Swedish battery manufacturer Northvolt is experiencing a surge in interest from European companies such as Volkswagen, BMW, Scania, ABB, Siemens, Vattenfall, and Vestas. This week, Volkswagen agreed to a new joint venture with Northvolt. The German company will invest €900 million. In return, it will own a 20% stake in Northvolt and have one seat on its board of directors.
Northvolt will begin construction of a battery cell manufacturing facility near Volkswagen’s Salzgitter factory in Lower Saxony beginning next year. The German state is a major stockholder in Volkswagen.
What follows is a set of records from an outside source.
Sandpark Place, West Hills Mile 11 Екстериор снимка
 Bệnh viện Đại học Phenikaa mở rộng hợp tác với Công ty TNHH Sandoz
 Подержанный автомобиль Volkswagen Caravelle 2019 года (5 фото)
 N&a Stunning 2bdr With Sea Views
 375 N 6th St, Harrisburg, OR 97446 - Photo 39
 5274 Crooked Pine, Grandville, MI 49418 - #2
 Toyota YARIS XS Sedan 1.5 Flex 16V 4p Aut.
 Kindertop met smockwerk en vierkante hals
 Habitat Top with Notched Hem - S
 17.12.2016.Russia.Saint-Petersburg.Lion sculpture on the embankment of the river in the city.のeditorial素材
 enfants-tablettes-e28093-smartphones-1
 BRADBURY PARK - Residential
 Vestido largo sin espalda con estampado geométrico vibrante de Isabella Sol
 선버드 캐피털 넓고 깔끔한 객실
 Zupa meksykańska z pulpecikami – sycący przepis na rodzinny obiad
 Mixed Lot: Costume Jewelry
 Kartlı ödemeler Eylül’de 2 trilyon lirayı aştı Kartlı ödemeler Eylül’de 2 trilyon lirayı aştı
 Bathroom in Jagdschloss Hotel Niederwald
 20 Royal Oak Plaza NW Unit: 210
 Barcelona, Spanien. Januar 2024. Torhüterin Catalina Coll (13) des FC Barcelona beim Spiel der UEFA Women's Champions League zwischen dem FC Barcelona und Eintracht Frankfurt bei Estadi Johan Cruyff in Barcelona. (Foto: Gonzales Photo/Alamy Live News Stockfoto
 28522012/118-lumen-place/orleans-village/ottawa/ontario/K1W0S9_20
The start of production is slated for late 2023 or early 2024. The Salzgitter factory is expected to crank out 16 GWh of batteries in the first year and expand that to 24 GWh in the following years, according to Northvolt.
“With Northvolt, we have found a European partner whose know-how and sustainable, CO2 optimized battery cell production processes will enable us to advance cell production here in Germany,” says Stefan Sommer, member of the VW Board of Management responsible for procurement. “The prerequisite for this is, of course, the creation of the political framework.” European regulators must approve the Volkswagen seat on the Northvolt board.
European carmakers are concerned about being captives of Asian battery producers, which explains Volkswagen’s interest in Northvolt, but the Swedish company will only be able to meet a small portion of VW’s battery demand. If VW builds all of the electric cars it says it intends to build, it will need about 150 GWh of batteries a year, Electrive notes. Those Asian companies will still get plenty of business from the Wolfsburg concern.
Northvolt recently completed a $1 billion funding round for the construction of its planned cell factory in Skellefteå, Sweden. Construction is expected to begin in August and the Swedish factory will have an annual capacity of 32 MWh when completed. The capital injection came from Volkswagen and others, including Goldman Sachs, BMW, Swedish pension fund AMF, Folksam Group, and the IMAS Foundation.